I was jarred awake the next morning by an unaccustomed noise and sat up, looking around. Twice more I heard the sound before I figured out what it was. Someone was throwing a rock against my window.

I rubbed my eyes and stretched. “Coming,” I groused, and tossed back the covers. I figured it was Dani. Since cell phone service still wasn’t back up and the store had no doorbell, it was the only way she could get my attention, short of breaking in.

I pushed aside the drape and glanced out into the alley.

V’lane reclined on the hood of Barrons’ Viper, leaning back against the windshield. Though supposedly the car wasn’t mine (we’d see about that), I instantly assessed V’lane for rivets or any other abrasive elements that might mar the paint job. I love sports cars. All that muscle just does it for me. I decided it was a safe bet the soft white towel knotted loosely at his waist wasn’t going to scratch anything. His perfect body was dusted gold, and his eyes were sunshine sparkling on diamonds.

I pushed the window up. Chilly air wafted in. The temperature had dropped, low-hanging clouds had moved in. It was once again cold and gloomy in Dublin.

He lifted a cup of Starbucks. “Good morning, MacKayla. I brought you coffee.”

I eyed it with equal parts suspicion and longing. “You found an open Starbucks?”

“I sifted to a store in New York. I ground the beans and made it myself. I even … how do you say? Frothed the milk.” He held up some packets. “Splenda or raw sugar?”

My mouth watered. Raw sugar and caffeine in the morning.

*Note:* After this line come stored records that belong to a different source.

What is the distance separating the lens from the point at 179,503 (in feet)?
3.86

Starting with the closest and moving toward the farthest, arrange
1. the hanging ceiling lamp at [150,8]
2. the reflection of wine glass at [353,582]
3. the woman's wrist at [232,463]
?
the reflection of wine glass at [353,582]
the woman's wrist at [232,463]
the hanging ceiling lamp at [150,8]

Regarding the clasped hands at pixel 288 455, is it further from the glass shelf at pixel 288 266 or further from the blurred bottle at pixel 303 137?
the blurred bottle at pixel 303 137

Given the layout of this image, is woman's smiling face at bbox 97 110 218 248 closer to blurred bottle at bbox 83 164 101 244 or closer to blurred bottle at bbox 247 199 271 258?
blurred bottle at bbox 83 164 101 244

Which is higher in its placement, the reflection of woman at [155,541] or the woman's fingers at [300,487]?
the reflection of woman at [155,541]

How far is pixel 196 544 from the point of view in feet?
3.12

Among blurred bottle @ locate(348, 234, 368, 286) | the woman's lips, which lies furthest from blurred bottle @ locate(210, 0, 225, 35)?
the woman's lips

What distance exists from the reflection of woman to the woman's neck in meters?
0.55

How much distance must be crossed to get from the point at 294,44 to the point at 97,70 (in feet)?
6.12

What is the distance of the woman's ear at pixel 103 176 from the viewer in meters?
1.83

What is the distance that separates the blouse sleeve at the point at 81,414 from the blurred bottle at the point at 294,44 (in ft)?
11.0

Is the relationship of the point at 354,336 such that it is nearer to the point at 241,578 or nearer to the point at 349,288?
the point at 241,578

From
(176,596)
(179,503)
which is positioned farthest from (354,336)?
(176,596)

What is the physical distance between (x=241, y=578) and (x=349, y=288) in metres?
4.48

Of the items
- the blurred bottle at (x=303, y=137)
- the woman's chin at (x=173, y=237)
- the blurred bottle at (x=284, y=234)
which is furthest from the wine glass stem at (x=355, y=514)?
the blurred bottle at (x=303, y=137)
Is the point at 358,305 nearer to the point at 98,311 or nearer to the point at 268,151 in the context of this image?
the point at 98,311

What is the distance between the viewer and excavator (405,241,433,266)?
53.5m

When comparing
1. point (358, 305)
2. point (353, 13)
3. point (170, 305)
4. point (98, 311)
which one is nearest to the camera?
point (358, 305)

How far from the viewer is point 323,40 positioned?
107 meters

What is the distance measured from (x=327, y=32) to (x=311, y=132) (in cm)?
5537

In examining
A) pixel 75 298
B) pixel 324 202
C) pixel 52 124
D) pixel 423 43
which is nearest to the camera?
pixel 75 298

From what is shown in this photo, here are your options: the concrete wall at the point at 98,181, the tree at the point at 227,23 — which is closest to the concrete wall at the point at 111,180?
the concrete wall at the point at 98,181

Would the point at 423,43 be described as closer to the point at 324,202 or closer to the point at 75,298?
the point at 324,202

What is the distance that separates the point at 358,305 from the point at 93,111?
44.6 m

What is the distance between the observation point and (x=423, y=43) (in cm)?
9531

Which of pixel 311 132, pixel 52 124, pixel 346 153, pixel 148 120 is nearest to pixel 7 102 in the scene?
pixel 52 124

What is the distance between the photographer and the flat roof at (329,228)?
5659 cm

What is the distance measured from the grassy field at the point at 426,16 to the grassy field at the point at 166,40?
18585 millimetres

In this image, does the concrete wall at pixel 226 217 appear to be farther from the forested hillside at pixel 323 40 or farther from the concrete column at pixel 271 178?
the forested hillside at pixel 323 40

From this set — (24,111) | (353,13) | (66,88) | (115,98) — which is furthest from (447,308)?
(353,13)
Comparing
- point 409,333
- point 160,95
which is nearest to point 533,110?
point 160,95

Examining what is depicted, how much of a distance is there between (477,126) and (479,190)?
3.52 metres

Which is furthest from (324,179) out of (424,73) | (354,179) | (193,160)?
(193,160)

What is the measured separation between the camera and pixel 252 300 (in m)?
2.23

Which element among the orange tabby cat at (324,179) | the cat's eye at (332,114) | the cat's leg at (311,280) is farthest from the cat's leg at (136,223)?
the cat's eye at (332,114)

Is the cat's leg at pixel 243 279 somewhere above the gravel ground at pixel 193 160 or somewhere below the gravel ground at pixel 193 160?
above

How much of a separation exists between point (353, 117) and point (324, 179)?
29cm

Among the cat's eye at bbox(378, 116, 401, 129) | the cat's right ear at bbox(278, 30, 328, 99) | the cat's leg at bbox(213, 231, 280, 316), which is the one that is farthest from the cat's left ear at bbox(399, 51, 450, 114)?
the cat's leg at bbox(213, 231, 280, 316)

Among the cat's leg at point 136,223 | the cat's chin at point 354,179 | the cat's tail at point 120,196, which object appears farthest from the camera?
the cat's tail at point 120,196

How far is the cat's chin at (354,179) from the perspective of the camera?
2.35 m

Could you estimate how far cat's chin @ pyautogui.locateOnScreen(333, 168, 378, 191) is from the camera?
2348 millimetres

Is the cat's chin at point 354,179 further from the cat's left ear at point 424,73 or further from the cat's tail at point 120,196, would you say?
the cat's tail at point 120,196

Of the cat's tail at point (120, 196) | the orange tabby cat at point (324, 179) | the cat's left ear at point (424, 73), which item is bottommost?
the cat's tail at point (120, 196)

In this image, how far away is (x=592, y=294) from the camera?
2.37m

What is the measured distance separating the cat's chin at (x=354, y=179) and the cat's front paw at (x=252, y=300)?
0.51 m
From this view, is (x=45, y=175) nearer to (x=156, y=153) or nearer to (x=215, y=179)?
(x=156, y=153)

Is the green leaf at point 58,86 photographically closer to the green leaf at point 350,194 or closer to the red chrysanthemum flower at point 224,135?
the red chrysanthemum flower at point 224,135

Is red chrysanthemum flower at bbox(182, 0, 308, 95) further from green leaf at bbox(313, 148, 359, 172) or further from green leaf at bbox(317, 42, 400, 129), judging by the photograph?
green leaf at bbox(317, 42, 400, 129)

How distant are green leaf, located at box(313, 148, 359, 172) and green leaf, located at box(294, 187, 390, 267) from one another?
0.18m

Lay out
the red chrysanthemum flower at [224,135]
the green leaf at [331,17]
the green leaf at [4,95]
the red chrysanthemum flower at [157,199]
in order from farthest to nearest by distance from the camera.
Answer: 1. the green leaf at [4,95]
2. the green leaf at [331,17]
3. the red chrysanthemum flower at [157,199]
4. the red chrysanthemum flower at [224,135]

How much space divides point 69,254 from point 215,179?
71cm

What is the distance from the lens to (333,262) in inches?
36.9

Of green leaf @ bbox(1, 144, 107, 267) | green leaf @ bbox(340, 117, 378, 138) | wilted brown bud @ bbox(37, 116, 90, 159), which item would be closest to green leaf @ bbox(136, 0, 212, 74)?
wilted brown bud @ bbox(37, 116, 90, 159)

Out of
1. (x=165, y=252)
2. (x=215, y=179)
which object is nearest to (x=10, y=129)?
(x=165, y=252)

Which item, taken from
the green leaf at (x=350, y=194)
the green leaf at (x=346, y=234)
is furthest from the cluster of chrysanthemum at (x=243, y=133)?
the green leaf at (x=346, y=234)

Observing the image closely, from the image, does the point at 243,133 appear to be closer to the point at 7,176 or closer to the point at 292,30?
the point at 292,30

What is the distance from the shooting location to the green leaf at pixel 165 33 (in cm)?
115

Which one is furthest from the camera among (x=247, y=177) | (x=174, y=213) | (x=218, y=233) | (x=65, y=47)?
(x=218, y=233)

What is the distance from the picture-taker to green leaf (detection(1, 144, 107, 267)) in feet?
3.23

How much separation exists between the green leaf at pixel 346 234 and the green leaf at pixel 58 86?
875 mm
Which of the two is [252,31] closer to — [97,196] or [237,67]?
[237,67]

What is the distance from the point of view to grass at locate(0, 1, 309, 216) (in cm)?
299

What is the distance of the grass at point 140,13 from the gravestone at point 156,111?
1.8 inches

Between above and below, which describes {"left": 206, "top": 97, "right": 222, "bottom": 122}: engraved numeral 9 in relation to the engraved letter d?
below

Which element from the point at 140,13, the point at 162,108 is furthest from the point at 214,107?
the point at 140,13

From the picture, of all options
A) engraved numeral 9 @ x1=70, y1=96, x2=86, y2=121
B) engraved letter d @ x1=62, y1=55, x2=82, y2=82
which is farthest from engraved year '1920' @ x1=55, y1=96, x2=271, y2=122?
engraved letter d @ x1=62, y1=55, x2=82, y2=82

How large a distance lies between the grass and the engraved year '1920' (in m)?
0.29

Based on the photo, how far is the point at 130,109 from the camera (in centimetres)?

Only sex could make it better.

“Is Barrons around?” he said.

I shook my head.

“Where is he?”

“Busy for the day,” I lied.

“Anything pressing on your agenda?”

I narrowed my eyes. V’lane wasn’t talking like he normally did. Usually he spoke with great formality. Today he sounded almost … human. I eyed the towel, trying to decide if there might be a Book beneath it. It was possible. “Could you swap that towel for something like, well, skintight shorts?”

He was suddenly nude.

Definitely no Book. “Put your towel back on,” I said hastily. “Why are you talking funny?”

“Am I? I endeavor to learn from humanity, MacKayla. I thought you would find me more appealing. How am I doing? No, wait. I am appropriating human contractions. How’m I doing?”

He was still nude. “Towel. Now. And you contracted the wrong words. ‘I am’ becomes ‘I’m.’ ‘How am’ does not become ‘how’m.’ But, really, it’s okay. Contractions don’t sound right coming out of your mouth anyway.”

He flashed me a dazzling smile. “You like me as the prince I am. That is promising. I came to take you for a day at the beach. Tropical surf and sandbars. Coconuts and palm trees. Sand and sun. Come.” He offered a hand. It wasn’t the only part of him extended in my direction.

I’m surrounded by intensely sexual men at every turn. “Towel,” I demanded. I bit my lower lip. I shouldn’t. I had no right. I had the weight of the world on my shoulders. I even had the tarot card to prove it.